### Required work
Restate verbatim the span of lines below between the line with "family: Felidae" and the line with "A: Puma concolor (mountain lion).", including those two lines, and only that span.

### Available data
§ §

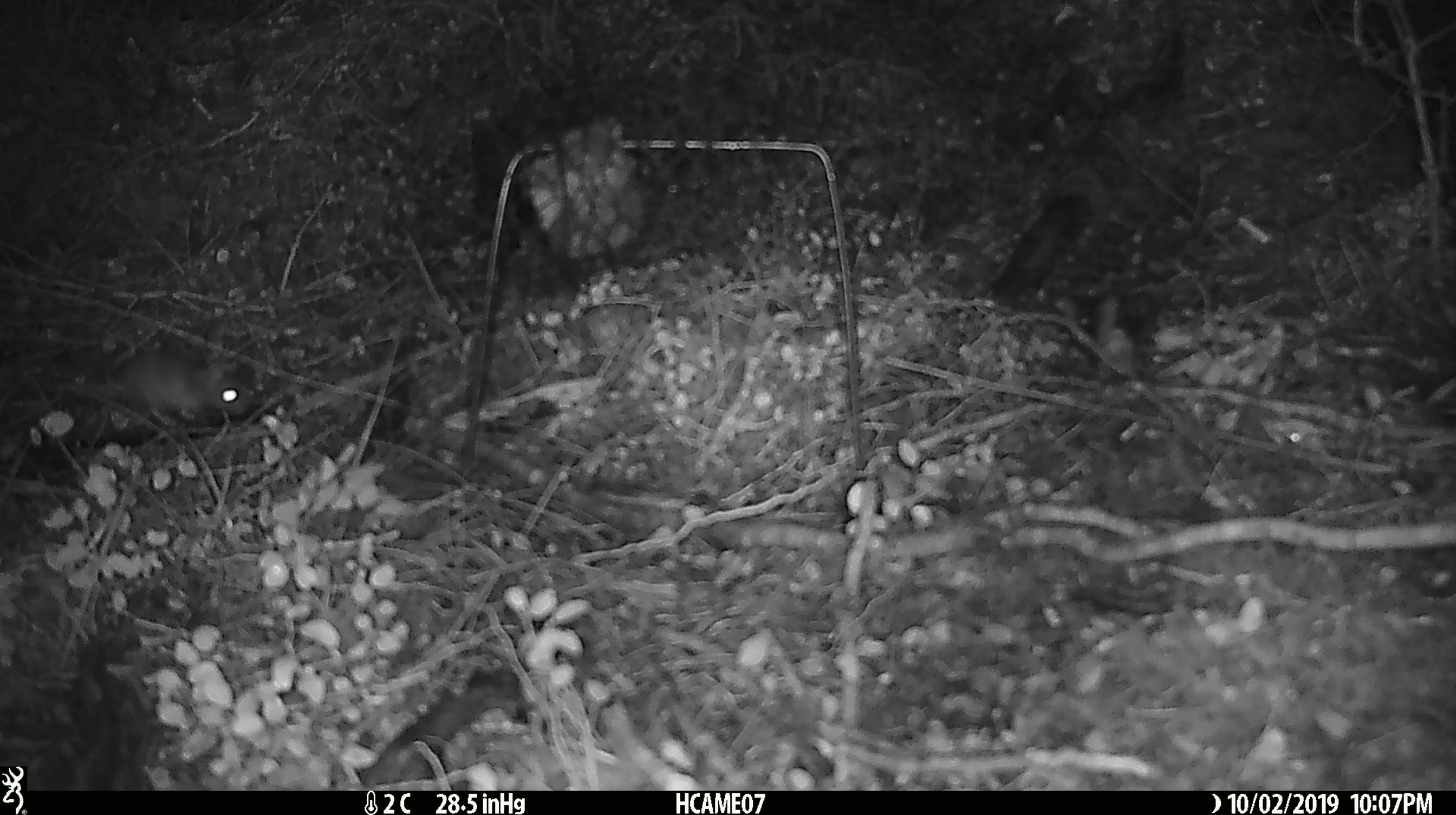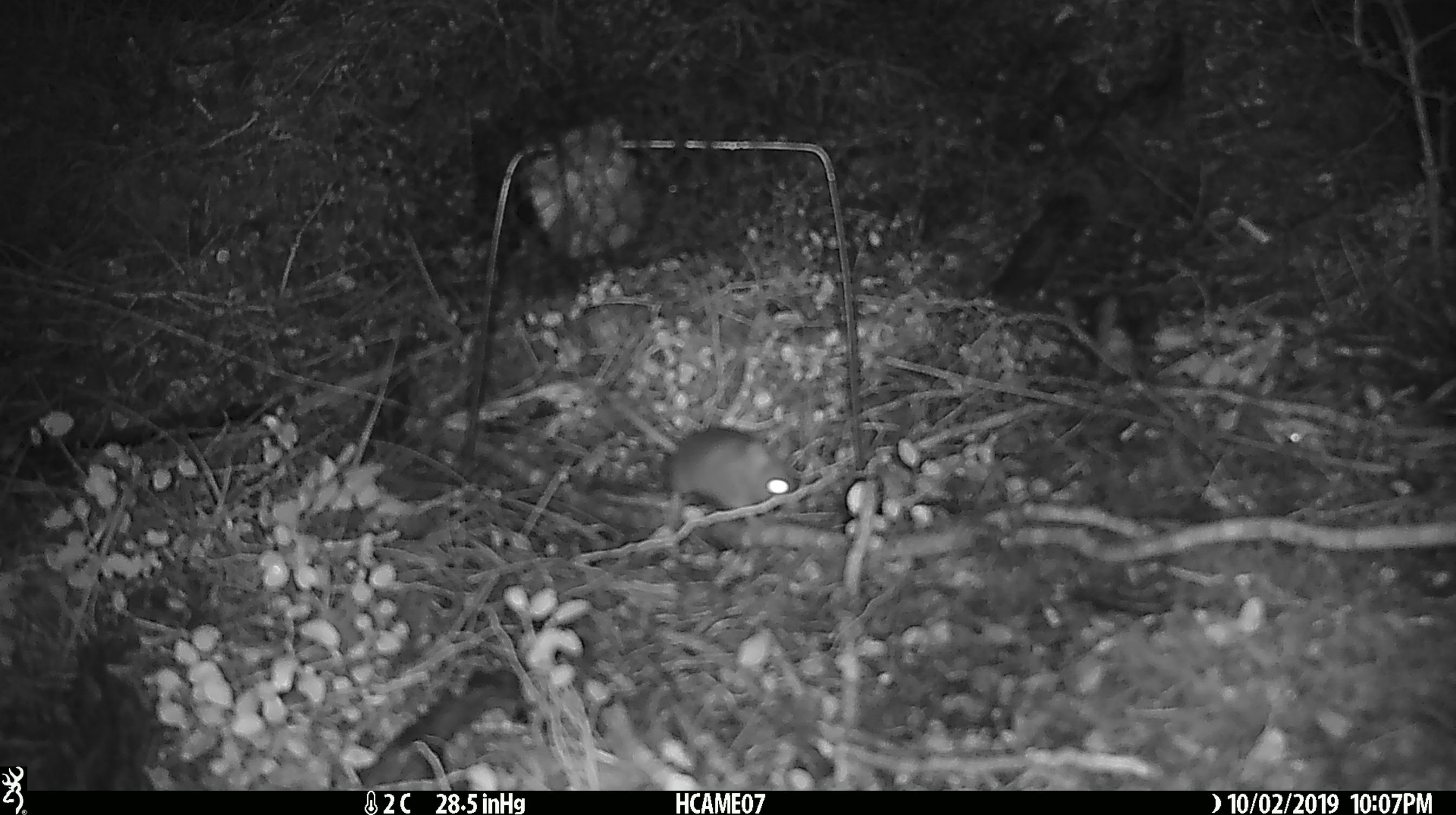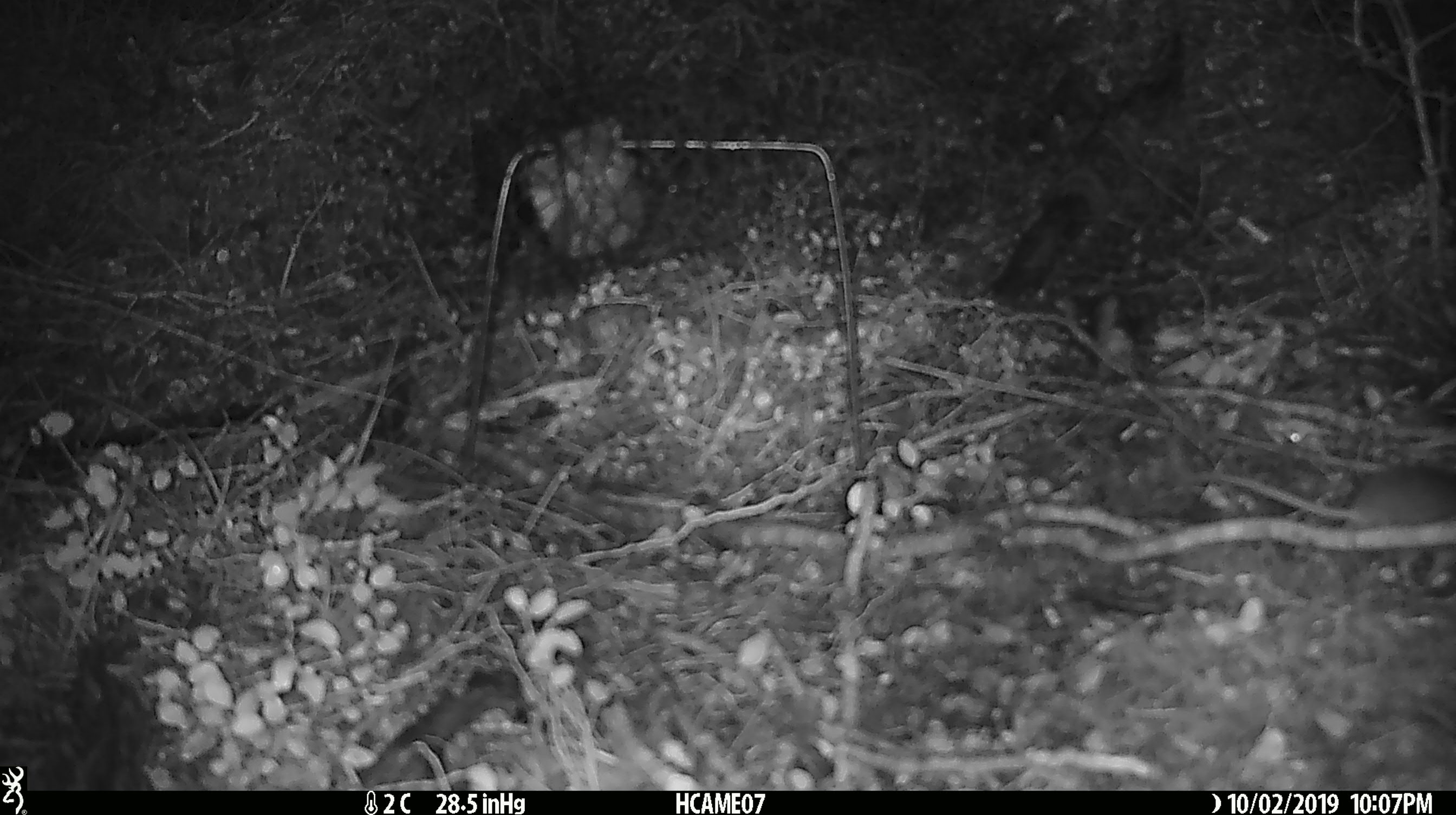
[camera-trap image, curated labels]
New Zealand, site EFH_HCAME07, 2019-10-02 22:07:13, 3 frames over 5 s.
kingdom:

§ §

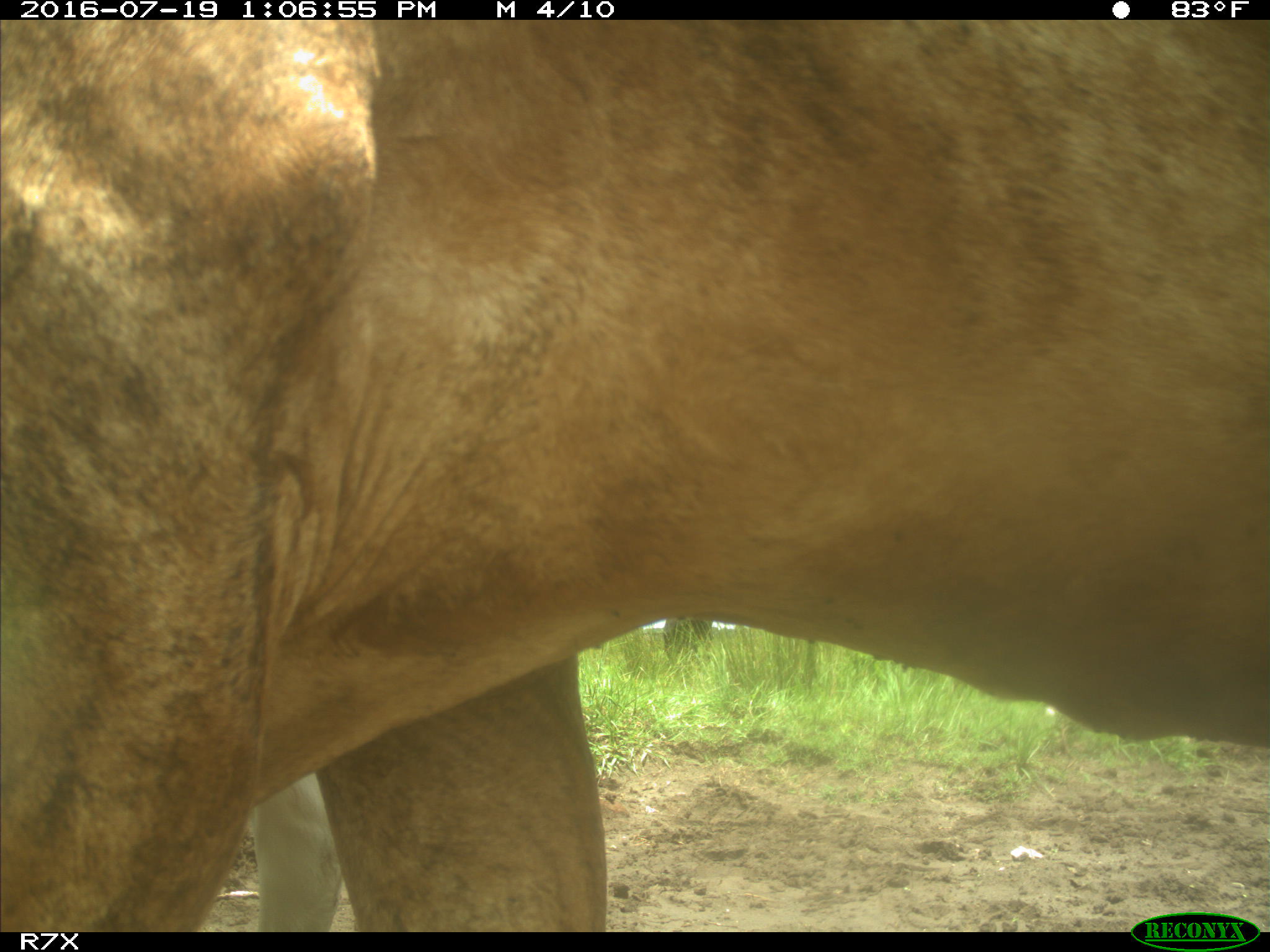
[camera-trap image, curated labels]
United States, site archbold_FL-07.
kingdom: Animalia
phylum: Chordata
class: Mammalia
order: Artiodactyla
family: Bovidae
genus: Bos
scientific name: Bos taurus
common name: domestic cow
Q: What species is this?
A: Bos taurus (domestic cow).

§ §

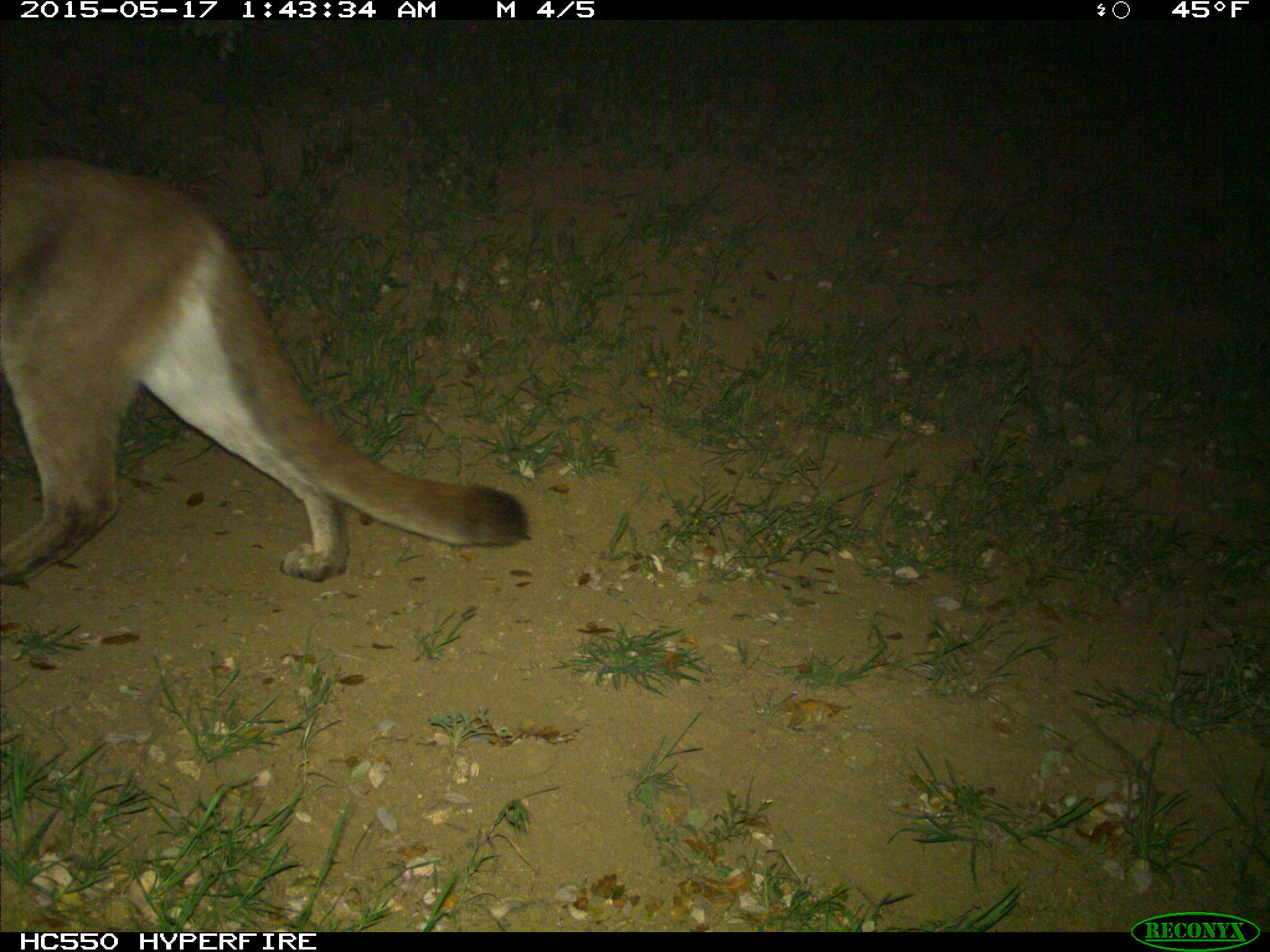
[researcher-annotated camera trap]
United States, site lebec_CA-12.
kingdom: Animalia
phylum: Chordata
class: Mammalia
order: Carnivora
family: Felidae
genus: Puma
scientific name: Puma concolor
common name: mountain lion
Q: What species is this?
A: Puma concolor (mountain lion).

§ §

### Problem solution
family: Felidae
genus: Puma
scientific name: Puma concolor
common name: mountain lion
Q: What species is this?
A: Puma concolor (mountain lion).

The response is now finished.